Ni siquiera ha empezado el colegio y ya tengo pesadillas, como siempre ni papá ni mamá están en casa; o están trabajando o intentan evitar mi primer día de cole. Después de haber desayunado y haber jugado un poco a fútbol, o mejor dicho a futbolín, me duché y preparé para ir al autobús. Cuando el autobús llegaba me di cuenta de que tenía una zapatilla de cada color y tuve que ir corriendo a mi casa. Cuando ya por fin pensé que el tormento había pasado, el autobús se había marchado y tuve que ir corriendo al colegio y pasando por ahí vi una ambulancia con un cartel que ponía: “Simulacro: rotura de esternocleidomastoideo”. No necesitaba gafas para ver que ya llegaba tarde, mi reloj marcaba las 8:55, mi corazón latía a mil por hora, necesitaba un vaso de agua, no tenía ni ganas de leer ni trabajar, tenía muchas ganas de dormir y ya tenía alucinaciones, tantas que vi a una mariposa bailar de flor en flor. 8:57 marcaba mi reloj.
¡Oh, no! ¡Ya no sabía dónde ir! No distinguía la ficción de la realidad. Cuando de repente me choqué contra un edificio grande y oscuro, sin canchas de baloncesto, ni porterías de futbol, ese debía ser mi colegio.
Ahí no podía haber ni diversión, ni paisajes, ni alegría. Solo había un simple iglú. Ese debía ser el trabajo de tercero o cuarto de primaria, estaba muy bien hecho, al otro lado se veían niños de todos los cursos disfrutando de un trabajo muy bien hecho que habían hecho: un parque de naturaleza, incluido un arcoíris. También había muchas flores alrededor de una casa con piscina. Me había distraido al mirar y al reloj 8:59 ya llegaba casi tarde, fui corriendo por el pasillo intentando disfrutar mientras veía mi colegio, pasé por bachillerato, vi una sección de la paz, que por cierto el signo de la paz que pusieron era un azul mar y también estaba el tono marrón playa, el aula de música, también vi una cocina y olía a pizza Mmmmm ¿Tendremos esto para comer?
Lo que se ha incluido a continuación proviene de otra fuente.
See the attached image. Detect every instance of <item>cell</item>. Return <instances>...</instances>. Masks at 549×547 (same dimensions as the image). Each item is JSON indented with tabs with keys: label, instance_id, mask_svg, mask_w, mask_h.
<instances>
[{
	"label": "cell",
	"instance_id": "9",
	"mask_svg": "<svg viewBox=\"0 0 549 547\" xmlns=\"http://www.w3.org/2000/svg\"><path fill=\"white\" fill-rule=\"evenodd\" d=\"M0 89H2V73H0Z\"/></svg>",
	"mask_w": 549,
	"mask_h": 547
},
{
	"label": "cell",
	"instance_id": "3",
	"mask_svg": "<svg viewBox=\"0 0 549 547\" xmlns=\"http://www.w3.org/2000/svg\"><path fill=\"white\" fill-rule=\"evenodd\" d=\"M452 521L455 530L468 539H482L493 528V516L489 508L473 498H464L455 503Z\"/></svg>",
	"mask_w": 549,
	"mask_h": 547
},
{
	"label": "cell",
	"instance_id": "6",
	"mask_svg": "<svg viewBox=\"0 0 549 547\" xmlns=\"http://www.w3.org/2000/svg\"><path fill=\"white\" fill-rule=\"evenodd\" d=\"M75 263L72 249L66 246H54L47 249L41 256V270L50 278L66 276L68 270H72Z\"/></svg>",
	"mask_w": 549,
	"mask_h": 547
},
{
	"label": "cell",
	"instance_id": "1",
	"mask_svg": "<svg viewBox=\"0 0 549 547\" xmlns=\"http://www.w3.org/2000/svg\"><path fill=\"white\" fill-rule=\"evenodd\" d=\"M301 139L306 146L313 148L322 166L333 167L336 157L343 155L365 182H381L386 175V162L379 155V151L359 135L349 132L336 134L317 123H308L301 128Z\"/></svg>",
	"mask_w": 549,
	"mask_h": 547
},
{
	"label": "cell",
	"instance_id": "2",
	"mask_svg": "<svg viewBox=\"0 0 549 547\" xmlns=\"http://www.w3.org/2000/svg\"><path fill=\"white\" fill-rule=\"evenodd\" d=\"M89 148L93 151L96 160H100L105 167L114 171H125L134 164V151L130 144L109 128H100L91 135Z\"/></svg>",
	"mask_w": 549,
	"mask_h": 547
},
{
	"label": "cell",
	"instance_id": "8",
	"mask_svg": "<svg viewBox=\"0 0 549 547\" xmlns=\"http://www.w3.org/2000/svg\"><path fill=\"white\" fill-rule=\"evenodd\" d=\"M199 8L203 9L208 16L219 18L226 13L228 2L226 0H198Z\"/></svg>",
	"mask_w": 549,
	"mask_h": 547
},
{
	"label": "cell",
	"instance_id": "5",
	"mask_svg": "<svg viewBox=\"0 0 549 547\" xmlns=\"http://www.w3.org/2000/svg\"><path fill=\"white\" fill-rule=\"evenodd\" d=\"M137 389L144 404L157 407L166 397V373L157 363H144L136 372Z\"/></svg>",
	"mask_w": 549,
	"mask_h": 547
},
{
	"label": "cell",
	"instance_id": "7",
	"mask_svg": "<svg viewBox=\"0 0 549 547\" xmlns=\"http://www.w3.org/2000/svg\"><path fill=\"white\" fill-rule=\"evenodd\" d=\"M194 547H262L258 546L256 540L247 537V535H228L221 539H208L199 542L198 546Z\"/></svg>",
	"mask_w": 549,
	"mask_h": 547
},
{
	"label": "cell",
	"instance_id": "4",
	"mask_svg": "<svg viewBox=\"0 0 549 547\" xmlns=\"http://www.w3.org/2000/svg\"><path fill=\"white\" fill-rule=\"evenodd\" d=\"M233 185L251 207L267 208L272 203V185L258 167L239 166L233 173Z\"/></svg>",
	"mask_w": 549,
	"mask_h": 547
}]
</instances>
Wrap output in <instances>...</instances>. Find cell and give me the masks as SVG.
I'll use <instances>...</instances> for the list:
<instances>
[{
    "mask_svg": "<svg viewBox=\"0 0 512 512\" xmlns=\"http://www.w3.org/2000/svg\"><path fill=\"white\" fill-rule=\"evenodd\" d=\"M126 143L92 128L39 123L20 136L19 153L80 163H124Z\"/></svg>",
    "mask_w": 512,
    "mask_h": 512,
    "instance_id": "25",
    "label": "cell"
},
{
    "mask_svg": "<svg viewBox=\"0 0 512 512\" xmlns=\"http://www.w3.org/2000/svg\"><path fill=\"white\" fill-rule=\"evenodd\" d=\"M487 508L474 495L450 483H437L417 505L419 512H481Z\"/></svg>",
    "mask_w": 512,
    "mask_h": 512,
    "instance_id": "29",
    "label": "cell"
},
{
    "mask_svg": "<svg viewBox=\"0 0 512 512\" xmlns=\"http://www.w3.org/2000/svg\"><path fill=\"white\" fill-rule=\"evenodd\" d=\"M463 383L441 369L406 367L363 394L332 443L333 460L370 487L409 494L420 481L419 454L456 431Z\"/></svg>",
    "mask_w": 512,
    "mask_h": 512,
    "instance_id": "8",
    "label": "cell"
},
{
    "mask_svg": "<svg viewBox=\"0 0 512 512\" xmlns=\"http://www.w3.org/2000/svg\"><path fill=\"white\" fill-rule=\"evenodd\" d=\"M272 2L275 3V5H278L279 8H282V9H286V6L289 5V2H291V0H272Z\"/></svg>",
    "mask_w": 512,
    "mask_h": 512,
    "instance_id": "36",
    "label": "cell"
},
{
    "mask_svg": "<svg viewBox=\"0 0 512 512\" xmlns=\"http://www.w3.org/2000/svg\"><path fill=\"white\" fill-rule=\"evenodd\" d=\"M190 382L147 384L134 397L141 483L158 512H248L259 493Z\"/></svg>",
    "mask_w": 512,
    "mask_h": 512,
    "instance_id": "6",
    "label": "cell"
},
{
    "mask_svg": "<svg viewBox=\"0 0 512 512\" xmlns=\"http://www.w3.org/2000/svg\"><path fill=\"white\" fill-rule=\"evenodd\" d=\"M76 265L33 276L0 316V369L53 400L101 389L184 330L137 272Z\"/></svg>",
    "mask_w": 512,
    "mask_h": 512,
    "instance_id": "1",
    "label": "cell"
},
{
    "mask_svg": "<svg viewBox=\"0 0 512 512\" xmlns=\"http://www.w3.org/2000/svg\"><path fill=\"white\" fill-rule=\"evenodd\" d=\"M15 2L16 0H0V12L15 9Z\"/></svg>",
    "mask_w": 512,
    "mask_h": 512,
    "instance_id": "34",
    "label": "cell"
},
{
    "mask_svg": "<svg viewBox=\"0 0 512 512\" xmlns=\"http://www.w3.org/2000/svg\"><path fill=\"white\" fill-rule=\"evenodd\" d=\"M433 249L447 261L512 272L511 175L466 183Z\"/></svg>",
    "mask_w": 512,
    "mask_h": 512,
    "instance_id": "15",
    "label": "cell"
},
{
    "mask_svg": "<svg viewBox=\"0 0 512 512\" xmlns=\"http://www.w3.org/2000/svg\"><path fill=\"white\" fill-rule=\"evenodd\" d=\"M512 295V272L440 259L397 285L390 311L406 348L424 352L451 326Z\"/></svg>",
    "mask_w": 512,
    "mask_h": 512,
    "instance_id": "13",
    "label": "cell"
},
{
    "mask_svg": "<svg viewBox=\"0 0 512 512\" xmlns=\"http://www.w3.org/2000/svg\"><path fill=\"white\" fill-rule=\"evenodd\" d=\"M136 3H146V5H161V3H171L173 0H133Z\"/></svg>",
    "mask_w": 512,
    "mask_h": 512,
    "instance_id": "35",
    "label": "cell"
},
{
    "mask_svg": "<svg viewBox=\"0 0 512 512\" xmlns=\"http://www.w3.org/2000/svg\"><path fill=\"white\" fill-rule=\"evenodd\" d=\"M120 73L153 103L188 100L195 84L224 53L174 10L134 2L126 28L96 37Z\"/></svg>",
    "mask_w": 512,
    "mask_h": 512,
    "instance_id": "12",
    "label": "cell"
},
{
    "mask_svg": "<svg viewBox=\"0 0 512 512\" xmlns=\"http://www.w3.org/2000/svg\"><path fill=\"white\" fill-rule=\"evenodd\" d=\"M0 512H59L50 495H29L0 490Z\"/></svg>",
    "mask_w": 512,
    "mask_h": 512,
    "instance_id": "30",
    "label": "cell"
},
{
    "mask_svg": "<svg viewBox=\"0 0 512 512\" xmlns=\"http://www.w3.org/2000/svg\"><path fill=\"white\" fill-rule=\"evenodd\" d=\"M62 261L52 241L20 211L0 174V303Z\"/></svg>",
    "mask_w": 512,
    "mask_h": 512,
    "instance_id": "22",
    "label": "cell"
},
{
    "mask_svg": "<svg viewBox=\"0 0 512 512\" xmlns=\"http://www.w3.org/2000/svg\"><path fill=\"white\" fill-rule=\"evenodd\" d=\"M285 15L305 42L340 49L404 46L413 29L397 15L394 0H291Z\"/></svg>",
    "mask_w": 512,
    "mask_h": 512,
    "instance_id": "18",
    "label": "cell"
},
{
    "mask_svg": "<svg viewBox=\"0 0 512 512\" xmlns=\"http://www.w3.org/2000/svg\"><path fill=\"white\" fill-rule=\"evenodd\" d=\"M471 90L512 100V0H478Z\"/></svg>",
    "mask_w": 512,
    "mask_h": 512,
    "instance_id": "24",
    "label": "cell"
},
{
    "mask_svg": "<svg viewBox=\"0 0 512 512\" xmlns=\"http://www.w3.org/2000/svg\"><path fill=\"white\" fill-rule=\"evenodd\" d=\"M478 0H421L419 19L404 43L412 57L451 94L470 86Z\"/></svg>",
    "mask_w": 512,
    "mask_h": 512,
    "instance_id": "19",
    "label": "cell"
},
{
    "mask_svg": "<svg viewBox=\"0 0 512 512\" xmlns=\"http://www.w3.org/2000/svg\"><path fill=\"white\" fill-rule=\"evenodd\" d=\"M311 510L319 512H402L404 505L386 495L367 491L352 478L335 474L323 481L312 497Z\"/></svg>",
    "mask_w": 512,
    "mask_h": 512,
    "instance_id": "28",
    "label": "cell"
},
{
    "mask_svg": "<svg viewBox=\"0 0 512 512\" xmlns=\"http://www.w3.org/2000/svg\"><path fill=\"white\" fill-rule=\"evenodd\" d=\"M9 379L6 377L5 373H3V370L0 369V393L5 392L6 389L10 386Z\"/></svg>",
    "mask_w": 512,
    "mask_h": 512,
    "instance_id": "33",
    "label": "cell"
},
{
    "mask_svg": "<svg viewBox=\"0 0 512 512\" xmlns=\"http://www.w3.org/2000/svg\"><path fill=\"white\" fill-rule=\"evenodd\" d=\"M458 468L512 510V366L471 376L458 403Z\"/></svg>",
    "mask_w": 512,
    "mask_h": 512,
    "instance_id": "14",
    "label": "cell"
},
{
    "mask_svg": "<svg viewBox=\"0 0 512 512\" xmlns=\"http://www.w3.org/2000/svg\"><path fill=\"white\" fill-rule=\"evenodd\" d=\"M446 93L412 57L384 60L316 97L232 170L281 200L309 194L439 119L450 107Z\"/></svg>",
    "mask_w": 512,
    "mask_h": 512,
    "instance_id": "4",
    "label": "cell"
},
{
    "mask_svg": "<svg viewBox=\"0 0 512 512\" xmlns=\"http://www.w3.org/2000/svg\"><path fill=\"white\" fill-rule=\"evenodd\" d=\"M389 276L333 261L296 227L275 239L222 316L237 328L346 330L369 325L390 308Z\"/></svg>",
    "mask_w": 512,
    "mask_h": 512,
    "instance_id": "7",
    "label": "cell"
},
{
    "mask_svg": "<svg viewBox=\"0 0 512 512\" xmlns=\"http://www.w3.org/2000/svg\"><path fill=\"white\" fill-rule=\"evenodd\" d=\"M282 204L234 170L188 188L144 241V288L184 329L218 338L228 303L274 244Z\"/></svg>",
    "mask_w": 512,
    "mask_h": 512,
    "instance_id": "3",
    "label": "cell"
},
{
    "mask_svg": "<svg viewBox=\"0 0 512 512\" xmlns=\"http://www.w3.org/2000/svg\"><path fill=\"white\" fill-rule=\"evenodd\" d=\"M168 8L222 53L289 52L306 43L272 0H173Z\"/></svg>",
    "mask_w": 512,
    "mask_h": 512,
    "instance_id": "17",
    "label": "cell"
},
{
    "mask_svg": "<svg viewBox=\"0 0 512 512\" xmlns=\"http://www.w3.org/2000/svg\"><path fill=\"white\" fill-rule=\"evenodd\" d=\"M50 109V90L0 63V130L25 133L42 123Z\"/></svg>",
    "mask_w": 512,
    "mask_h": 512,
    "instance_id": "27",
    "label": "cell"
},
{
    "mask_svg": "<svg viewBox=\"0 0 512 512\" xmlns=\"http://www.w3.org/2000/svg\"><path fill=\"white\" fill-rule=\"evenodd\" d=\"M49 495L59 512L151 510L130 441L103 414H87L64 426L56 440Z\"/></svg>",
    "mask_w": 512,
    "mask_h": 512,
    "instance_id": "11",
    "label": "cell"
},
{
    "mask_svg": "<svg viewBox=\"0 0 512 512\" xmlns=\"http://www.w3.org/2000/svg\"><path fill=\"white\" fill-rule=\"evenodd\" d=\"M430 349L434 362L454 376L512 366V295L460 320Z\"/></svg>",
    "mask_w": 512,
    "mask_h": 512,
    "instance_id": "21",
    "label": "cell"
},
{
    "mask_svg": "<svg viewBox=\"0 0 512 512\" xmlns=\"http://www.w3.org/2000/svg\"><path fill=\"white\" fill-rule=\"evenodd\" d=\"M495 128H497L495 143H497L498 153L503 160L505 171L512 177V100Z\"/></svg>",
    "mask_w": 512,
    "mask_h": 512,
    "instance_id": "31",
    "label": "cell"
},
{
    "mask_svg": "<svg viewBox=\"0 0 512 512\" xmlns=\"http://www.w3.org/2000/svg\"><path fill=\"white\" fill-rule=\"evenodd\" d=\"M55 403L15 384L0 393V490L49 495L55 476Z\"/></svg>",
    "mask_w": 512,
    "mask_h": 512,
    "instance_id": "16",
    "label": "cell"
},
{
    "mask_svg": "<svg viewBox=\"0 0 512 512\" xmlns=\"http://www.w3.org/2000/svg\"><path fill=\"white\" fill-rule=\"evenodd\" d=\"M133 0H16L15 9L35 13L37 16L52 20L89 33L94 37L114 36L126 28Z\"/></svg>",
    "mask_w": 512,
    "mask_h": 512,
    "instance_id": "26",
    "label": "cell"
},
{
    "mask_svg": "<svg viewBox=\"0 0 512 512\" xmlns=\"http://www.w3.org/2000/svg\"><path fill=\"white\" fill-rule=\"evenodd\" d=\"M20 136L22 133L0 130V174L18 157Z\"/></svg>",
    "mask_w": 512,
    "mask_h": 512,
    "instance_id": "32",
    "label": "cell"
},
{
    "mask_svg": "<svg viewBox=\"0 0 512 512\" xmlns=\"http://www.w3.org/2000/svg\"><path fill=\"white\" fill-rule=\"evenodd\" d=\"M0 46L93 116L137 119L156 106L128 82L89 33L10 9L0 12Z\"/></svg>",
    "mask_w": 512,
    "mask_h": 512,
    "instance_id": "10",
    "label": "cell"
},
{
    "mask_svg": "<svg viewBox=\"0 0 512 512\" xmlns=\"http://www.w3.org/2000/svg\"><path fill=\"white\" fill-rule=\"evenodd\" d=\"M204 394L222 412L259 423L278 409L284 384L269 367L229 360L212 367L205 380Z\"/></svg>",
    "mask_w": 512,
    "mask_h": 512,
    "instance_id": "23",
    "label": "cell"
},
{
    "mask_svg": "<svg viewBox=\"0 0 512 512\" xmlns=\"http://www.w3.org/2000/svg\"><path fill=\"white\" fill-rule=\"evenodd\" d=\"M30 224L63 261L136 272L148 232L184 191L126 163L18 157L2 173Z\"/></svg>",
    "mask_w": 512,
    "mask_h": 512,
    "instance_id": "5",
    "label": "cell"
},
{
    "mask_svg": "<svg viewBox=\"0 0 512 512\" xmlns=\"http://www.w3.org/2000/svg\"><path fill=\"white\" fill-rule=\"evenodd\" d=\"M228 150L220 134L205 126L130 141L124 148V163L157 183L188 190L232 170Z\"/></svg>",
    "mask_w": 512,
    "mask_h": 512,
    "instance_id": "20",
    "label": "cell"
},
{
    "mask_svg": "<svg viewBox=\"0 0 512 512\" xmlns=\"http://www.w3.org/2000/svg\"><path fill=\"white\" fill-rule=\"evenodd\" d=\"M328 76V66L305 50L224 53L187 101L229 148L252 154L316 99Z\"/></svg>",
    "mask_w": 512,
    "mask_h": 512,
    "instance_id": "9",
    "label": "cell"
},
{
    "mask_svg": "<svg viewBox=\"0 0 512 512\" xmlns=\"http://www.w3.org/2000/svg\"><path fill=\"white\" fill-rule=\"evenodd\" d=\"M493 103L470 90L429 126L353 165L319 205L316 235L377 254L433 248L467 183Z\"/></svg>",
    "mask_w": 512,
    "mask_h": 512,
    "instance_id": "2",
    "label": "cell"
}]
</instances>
No tenía tiempo para pensar en eso, tenía que llegar al aula azul 123, llegué, llegué a las 8:00 en punto a mi clase, uff mi corazón se tranquilizó, todos mis supuestos “amigos” estaban allá. ¡¡¡Nos repartimos un mini ordenador por pareja!!! Supuestamente nos tocó el mejor, claro que al encenderlo no iba ni para atrás. Todos me echaron la culpa a mí, se veía venir porque yo era el nuevo. A última hora tuve educación física, nos hicieron inventarnos unos juegos, yo ya iba por el quinto y no servía ninguno, cuando de repente se me ocurrió… escribir un libro. Yo ya sabía que no me iba a servir de nada, así que escribí un libro, el libro del sol hasta que se me pasó el día volando. Llegué a casa agotado, me quité los zapatos, me puse el pijama, cogí el estuche y me puse a hacer los deberes, cené mi sándwich y me puse a cantar mi canción favorita mientras me duchaba, vi la peli del “Coche fantástico” un rollazo por cierto.
Luego hice zapin en la televisión, y solo había canales de amor, amistad y cariño, vamos, cursilerías. Me puse a jugar al balón y cuando llegaron mis padres me entró una felicidad en el cuerpo, tanta que necesitaba contárselo a alguien.